Some time has gone by since I last wrote and I hope my faithful readers have not given up on this blog. Since I last wrote, I haven’t been doing much of anything creative. However, the top for the Nosegay is finished! St. JCN’s visit was the first weekend in May and extremely productive in a lot of ways. Although we did not get to do everything we wanted (we never do!), we did get to do a number of fun things on the list, one of which was finishing the Nosegay.

The Nosegay was started in a class with Doreen Speckman at Black Cat Quilts. It was the last class she taught at Black Cat before she died. This class was held in about 1997 or 1998. I worked on it on and off, but fairly steadily until I came to the border. The quilt is huge and, thus, unwieldy to work on alone. St. JCN has helped me on and off but other quilts took precendence since the 90s and the Nosegay was relegated to the closet. At some point a few years ago, in an attempt to move the project along, we made border blocks. St. JCN is very good at helping me work through problems. She is also generous with her time and excellent at keeping me on track. We (I?) decided that the time had come to deal with Nosegay. First we looked over all the notes I had from the past efforts (I keep a file on each quilt and stuff everything related to it in the file). One note had been on my bulletin board so long that the ink had faded to a point where we could no longer read it! We also measured the border blocks and the quilt itself.
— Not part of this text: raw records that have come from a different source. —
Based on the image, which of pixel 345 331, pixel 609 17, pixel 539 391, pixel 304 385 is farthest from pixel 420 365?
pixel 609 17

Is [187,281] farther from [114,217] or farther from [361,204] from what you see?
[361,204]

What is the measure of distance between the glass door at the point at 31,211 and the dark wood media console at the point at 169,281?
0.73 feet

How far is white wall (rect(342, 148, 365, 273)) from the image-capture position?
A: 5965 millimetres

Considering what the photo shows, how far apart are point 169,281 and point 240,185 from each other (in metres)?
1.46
We discussed how to get the border blocks to fit and tried a couple of different options.

I did like the black, in theory, as it echoed the cone in each of the Nosegay blocks, but it really looked like a big blob of black in each corner. The other colors are very pastel-y, thus we thought it was important to watch how the black fit in. I also liked the idea of a different shape in each corner to take the viewers mind off of the fact that the border blocks didn’t fit perfectly.

The yellow looked nice in the corner and was pastel so it worked with the other colors. It also fit with my concept of the different shape to draw attention away from the spacing issue, but again we had the big blob problem. A big blob of fabric in the corner drew too much attention to the area we wanted to mask.
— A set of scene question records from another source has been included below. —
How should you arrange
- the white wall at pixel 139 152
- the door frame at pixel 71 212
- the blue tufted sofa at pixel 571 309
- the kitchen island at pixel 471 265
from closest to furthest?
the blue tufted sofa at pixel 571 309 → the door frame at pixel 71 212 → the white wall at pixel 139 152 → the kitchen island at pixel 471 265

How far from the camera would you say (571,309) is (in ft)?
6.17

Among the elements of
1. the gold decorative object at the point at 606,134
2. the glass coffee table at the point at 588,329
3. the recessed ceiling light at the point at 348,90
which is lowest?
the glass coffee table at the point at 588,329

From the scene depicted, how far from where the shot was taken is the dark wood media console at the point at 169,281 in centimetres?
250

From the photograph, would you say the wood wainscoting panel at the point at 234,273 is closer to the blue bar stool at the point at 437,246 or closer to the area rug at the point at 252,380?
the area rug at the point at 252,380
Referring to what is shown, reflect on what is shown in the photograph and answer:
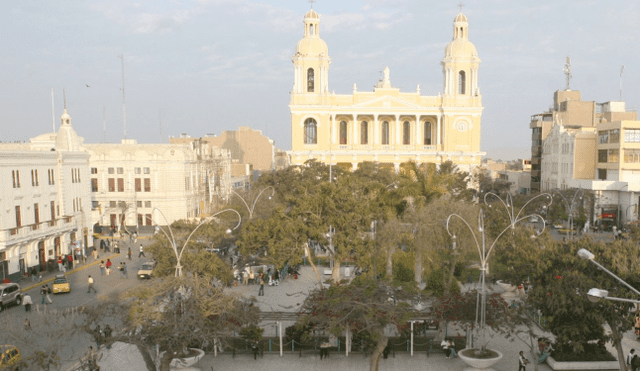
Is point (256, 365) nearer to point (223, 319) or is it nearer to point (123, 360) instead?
point (223, 319)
Finally, we selected the above arrangement of border blocks as the best option. Even though the spacing isn’t even when you get to the corners, the blocks being similar draws less attention to the problem area.

Lorraine Torrence is one of my favorite teachers. She is organized, not sentimental, friendly in a professional way and provides useful information. One of her precepts, which has proven very useful to me, is “make visual decisions visually.” This means that a quiltmaker needs to make design decisions by looking at how the design will look IRL before starting to sew and cut. I did this with the black and yellow options above. In the case of the black, I actually sewed a few blocks and we tried them out. In the case of the yellow, St. JCN and I folded the fabric in some semblance of how the block would look. This is a much better method than just thinking it would look good. If I hadn’t looked at the design visually, I would have probably gone with the black and ended up with blocks that drew attentio to an area, I really didn’t want anyone to notice.